Protein expression and EMSA

The nucleotide sequence of the putative DNA-binding domain of SlARF6A (from 1 to 978 bp) was amplified and fused to that of the glutathione S-transferase (GST) tag in a pGEX-4T-1 bacterial expression vector (GE Healthcare Life Science, China) and expressed using Escherichia coli strain BM Rosetta (DE3). Isopropyl-β-D-thiogalactopyranoside (1 mM) was used to induce recombinant protein expression, and a GST-Tagged Protein Purification Kit (Clontech, USA) was used to purify the protein. Purified recombinant proteins and biotin-labeled fragments of the target promoters were used to conduct EMSA with a LightShift Chemiluminescent EMSA kit (Thermo Fisher Scientific, USA) based on the method described in detail by Han et al. (2016)64. The Pierce Biotin 3’ End DNA Labeling Kit (Thermo Fisher Scientific, USA) was employed to label the probe containing the TGTCTC sequence with biotin.
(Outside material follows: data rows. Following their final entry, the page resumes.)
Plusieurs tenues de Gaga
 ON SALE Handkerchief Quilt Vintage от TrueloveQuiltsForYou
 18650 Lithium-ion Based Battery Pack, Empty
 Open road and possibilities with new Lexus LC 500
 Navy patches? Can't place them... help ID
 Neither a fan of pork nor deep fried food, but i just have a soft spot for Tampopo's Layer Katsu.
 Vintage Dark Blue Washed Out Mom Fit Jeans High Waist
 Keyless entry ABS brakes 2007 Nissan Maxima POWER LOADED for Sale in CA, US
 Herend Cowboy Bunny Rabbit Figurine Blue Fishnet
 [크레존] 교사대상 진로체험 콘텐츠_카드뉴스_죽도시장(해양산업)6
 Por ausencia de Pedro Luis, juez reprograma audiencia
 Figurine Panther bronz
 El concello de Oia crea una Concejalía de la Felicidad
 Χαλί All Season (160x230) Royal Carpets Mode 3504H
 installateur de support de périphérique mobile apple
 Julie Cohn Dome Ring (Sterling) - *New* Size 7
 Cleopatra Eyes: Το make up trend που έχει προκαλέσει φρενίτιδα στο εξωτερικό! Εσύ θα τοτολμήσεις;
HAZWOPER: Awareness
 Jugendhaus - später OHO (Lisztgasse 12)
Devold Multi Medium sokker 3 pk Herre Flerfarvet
The unlabeled same sequence was used in the assay as a competitor. To generate the mutant probe, the TGTCTC DNA fragment was changed to AAAAAA. Biotin-labeled DNA was assayed via a ChemiDoc™ MP Imaging System (Bio-Rad, USA) based on the manufacturer’s procedures. All primers for the EMSA are listed in Supplementary Table S3.

Chromatin immunoprecipitation

A ChIP-qPCR assay was carried out based on the method described in detail by Qin et al. (2012)65. All primer sequences used in this analysis are listed in Table S3.